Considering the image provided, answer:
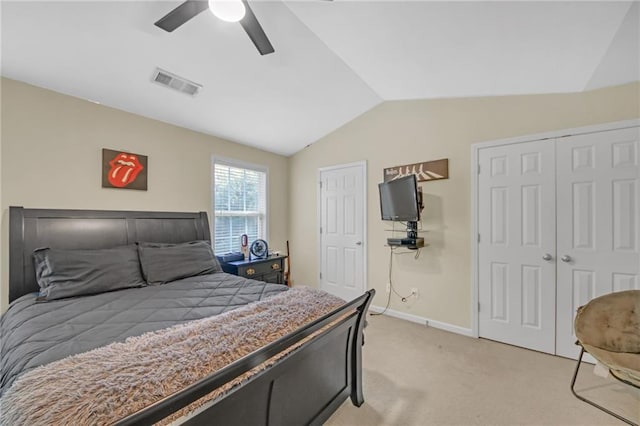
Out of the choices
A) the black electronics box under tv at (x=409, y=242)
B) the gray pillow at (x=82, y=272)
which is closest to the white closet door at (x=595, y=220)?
the black electronics box under tv at (x=409, y=242)

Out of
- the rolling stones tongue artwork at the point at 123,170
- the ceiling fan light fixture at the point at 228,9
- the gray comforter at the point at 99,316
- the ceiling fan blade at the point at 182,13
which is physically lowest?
the gray comforter at the point at 99,316

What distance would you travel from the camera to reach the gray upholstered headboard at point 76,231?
2.23 m

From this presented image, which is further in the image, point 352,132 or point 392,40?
point 352,132

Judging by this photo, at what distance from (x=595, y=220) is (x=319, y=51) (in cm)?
287

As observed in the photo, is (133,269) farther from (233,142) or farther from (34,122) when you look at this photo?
(233,142)

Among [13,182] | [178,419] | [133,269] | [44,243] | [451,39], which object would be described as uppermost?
[451,39]

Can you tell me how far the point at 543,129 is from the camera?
8.54 ft

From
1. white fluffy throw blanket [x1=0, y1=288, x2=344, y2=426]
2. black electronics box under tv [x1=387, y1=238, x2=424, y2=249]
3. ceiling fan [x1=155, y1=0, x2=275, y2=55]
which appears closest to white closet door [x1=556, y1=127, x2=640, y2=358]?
black electronics box under tv [x1=387, y1=238, x2=424, y2=249]

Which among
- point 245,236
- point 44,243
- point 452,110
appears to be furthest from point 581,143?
point 44,243

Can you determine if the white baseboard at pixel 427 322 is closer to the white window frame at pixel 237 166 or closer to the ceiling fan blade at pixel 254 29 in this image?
the white window frame at pixel 237 166

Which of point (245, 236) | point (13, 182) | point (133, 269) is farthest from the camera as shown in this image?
point (245, 236)

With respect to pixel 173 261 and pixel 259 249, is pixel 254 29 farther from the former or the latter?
pixel 259 249

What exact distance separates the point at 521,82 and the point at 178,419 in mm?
3405

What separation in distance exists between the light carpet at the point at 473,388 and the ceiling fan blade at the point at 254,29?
8.23 feet
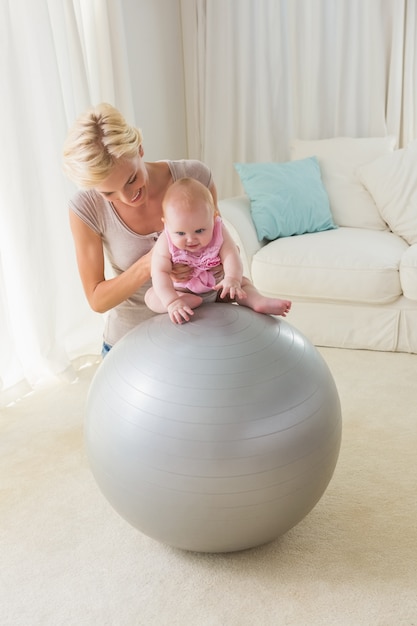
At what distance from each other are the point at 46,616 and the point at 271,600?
540 millimetres

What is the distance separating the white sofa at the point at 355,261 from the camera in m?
2.86

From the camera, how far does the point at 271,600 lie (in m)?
1.52

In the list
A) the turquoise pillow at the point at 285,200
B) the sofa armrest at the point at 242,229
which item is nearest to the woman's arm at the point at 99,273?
the sofa armrest at the point at 242,229

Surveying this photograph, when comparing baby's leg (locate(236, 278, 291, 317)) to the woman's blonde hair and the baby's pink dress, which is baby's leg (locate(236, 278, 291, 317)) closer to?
the baby's pink dress

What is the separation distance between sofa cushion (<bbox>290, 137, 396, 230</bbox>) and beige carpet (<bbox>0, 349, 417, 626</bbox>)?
1.43 meters

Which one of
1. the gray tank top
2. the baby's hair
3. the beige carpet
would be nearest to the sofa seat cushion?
the beige carpet

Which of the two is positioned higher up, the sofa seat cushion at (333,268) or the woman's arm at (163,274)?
the woman's arm at (163,274)

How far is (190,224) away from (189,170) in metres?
0.49

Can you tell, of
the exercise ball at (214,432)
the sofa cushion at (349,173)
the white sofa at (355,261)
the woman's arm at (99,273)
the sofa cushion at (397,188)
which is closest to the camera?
the exercise ball at (214,432)

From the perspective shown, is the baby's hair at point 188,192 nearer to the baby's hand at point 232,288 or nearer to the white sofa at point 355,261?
the baby's hand at point 232,288

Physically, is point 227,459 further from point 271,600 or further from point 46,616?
point 46,616

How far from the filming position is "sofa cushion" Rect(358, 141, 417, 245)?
124 inches

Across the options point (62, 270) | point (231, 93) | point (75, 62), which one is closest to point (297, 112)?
point (231, 93)

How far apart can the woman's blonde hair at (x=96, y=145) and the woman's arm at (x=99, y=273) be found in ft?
0.95
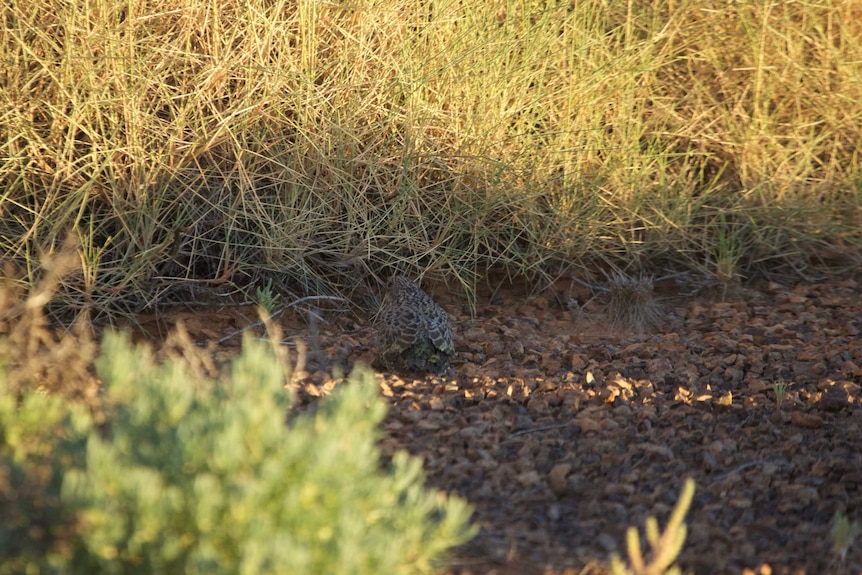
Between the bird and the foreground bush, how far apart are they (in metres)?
1.29

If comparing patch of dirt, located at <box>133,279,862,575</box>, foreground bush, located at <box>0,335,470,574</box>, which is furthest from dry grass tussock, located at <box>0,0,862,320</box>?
foreground bush, located at <box>0,335,470,574</box>

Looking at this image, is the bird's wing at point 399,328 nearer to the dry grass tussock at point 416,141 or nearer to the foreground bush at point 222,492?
the dry grass tussock at point 416,141

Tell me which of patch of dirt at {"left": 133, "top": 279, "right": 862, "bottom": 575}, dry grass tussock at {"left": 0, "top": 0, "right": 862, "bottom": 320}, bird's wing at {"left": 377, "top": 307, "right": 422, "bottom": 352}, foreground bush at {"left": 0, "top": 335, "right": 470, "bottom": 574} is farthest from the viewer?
dry grass tussock at {"left": 0, "top": 0, "right": 862, "bottom": 320}

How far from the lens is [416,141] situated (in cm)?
382

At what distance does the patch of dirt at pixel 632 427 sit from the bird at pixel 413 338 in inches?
2.9

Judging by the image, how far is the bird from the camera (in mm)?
3014

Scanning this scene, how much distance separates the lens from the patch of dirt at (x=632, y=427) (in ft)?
6.90

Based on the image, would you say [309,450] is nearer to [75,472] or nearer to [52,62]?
[75,472]

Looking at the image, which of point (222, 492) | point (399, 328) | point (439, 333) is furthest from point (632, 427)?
point (222, 492)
————————
### EXERCISE GOAL
Reproduce the portion of the listing that opens with the line containing "Looking at the" and continues through the end of the listing, keeping every line, and shift each coordinate in the answers by adding 28 to it.

### SOLUTION TO THIS TASK
Looking at the image, which of point (222, 492) | point (399, 328) | point (439, 333) is furthest from point (632, 427)?
point (250, 520)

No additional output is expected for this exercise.